+++ DOCUMENT SEGMENT +++
Friday, August 4, 2017

A visit to nearby Séguret, a Most Beautiful Village of France.

Our village in Provence is surrounded by small wine-making villages, the closest of which is Séguret, about 1.25 miles northeast of Sablet. As you can see in the picture below, Séguret is elevated above the vineyards that separate Sablet from Séguret and wraps around the bottom of a steep hill topped by ruins of its medieval castle.

We go often to Séguret, sometimes on foot through the vineyards up to Séguret then through the pretty village before heading back to Sablet on the connecting road. Other times we drive, especially if we are going to eat at one of the restaurants. Séguret is one of seven villages in the Vaucluse classified as a "most beautiful villages of France" and is most deserving of this honor.


Séguret in Provençal means security, probably given to the village due to its geographic situation. Its dominant position allowed the villagers to observe movement in the Rhône Valley, without forgetting the château at the top of the mountain.

If you drive to Séguret, you must park in one of the parking areas just below the village as Séguret is accessible only on foot. From the parking lot, walk up the hill and enter the village through the arched portal of the old wall around Séguret seen below to the main street.

North entrance to the village

The Fontaine des Mascarons (translated as the Fountain of Masks) around which daughter Stephanie and family are gathered below dates from the end of the 16th century. It has a round basin with a tower and 3 masks which give the fountain its name.

The fountain of masks in the center of Séguret

The small central square of Séguret has a 14th-century stone bell tower with a 17th-century belfry and a single-hand clock dating from 1680. On this same square is a lavoir built in 1846 and the 16th-century fountain with its three stone faces.

Me and the cousins in the center of Séguret

Séguret is fun to explore, although essentially it consists of little more than two, very narrow, parallel cobblestone streets.

The center of Séguret and its covered laundry tub

Rue de la Poterne seen below is the main street of Séguret. It is very narrow, paved with cobblestones and runs from one end of the village to the other.

Rue Poterne

The Huguenots' Gate, also known as the New Door, still has its two iron bound wooden shutters. It provided access to the village from the south.

The Huguenots' Gate

The laundry facility seen below is at Place des Arceaux, where hundred-year-old sycamores, classed “remarkable trees of France”, provide much-appreciated shade during a game of boules or other gathering.

The laundry tub at Place Arceaux

Me with cousins Jean-Marc and Christine in Sablet

Séguret house

As you wander around the village you will come across a house seen below called "L'Oustau dei Santoun" or the "House of Santons".

L'Oustau dei Santoun

All the little streets are paved with cobblestones

Besides being a beautiful village, another reason to visit Séguret are the wines. Most Séguret wines include grapes from the three terroirs associated with the appellation: the fertile terraces of the valley of the Ouvèze, the clayey-limestone slopes around the village itself and, behind the village, the poorer arid soils of the steeper hillsides. Our favorite is Domaine de Mourchon.

View over the Séguret plain

View from Séguret to Sablet

The Roman Saint Denis Church seen below was built against the cliff between the 10th and 12th centuries and a bell tower was added in the 14th century.
+++ DATA SECTION +++
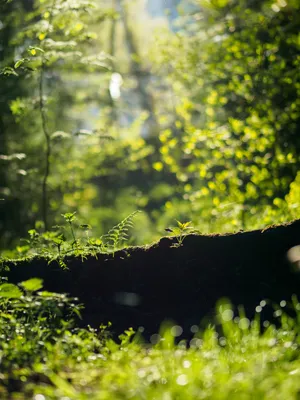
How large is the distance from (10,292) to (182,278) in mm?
1652

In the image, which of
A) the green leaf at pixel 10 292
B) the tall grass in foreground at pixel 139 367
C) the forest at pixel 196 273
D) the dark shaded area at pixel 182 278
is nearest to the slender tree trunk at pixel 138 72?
the forest at pixel 196 273

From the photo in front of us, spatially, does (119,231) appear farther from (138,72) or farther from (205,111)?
(138,72)

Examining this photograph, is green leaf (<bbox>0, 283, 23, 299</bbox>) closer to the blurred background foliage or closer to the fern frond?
the fern frond

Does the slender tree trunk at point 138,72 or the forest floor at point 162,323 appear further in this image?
the slender tree trunk at point 138,72

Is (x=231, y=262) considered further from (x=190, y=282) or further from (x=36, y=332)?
(x=36, y=332)

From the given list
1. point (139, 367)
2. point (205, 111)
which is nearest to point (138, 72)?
point (205, 111)

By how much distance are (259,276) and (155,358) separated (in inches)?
58.1

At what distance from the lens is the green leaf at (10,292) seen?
3682mm

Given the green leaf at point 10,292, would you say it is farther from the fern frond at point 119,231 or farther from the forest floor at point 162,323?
the fern frond at point 119,231

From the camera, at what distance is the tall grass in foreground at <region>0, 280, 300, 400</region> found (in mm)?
2918

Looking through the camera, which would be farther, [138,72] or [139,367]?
[138,72]

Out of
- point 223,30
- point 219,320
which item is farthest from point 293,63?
point 219,320

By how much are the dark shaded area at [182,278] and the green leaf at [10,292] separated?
3.21 feet

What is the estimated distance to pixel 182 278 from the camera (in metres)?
4.82
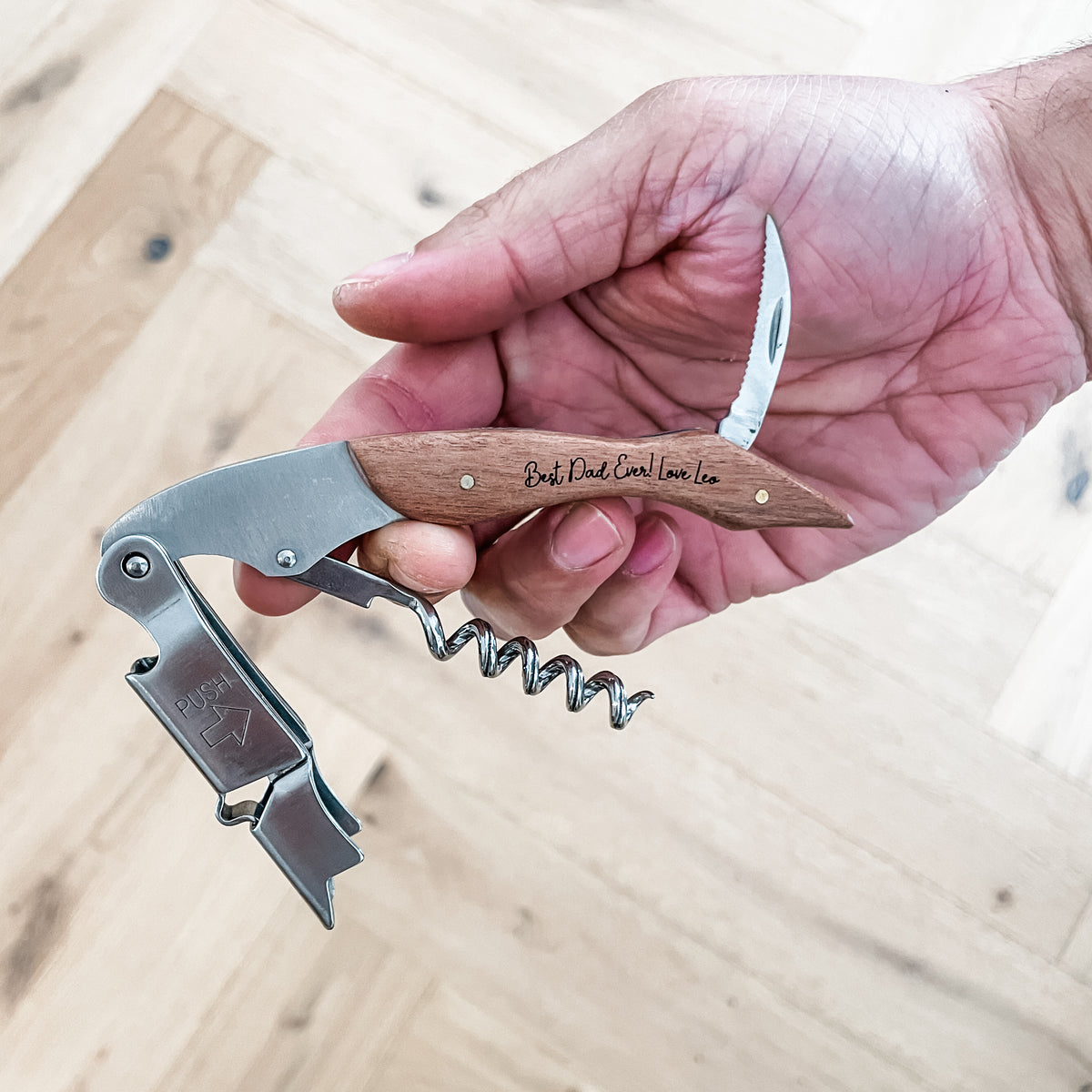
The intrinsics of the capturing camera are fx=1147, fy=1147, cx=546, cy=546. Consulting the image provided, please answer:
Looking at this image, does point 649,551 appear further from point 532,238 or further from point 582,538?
point 532,238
+++
--- WORK TO COMPLETE ---
Continue the blog post about visiting Séguret, starting right after its last sentence about the Saint Denis Church.

--- RESULT FOR THIS TASK ---
Saint Denis Church

Interior of Saint Denis Church

L'Oustau dei Santoun (The house of Santons) in Séguret

Séguret House

Saint Thècle Chapel seen below was built by the brotherhood of the Pénitents Blancs in the 18th century. Today it is an exhibit hall where since 1970 from late November into January, the "Amis de Séguret" put on an exhibition of traditional santons made by the best local santon makers as well as santon makers from throughout Provence. At other times throughout the year, artists display and sell paintings.

Saint Thècle Chapel

Narrow cobblestone street

Séguret Houses

A ruined castle sits on top of the hill above the village. It was built in the 11th century by the Count of Toulouse in his attempt to wrestle control from the papal Comtat Vénaissin. If you head towards the entrance to the village, and follow signs to the castle, you'll find a steep, rocky path that takes you to the top of the hill and the ruins of the castle - allow 20-30 minutes to get there.

Iron cross at the entrance to Séguret

There are three restaurants, 2 gastronomic, one called Le Mesclun in the heart of the village and the second called Domaine de Cabasse on the road from Sablet. The third restaurant is a casual restaurant called Côté Terrasse which is located near Le Mesclun.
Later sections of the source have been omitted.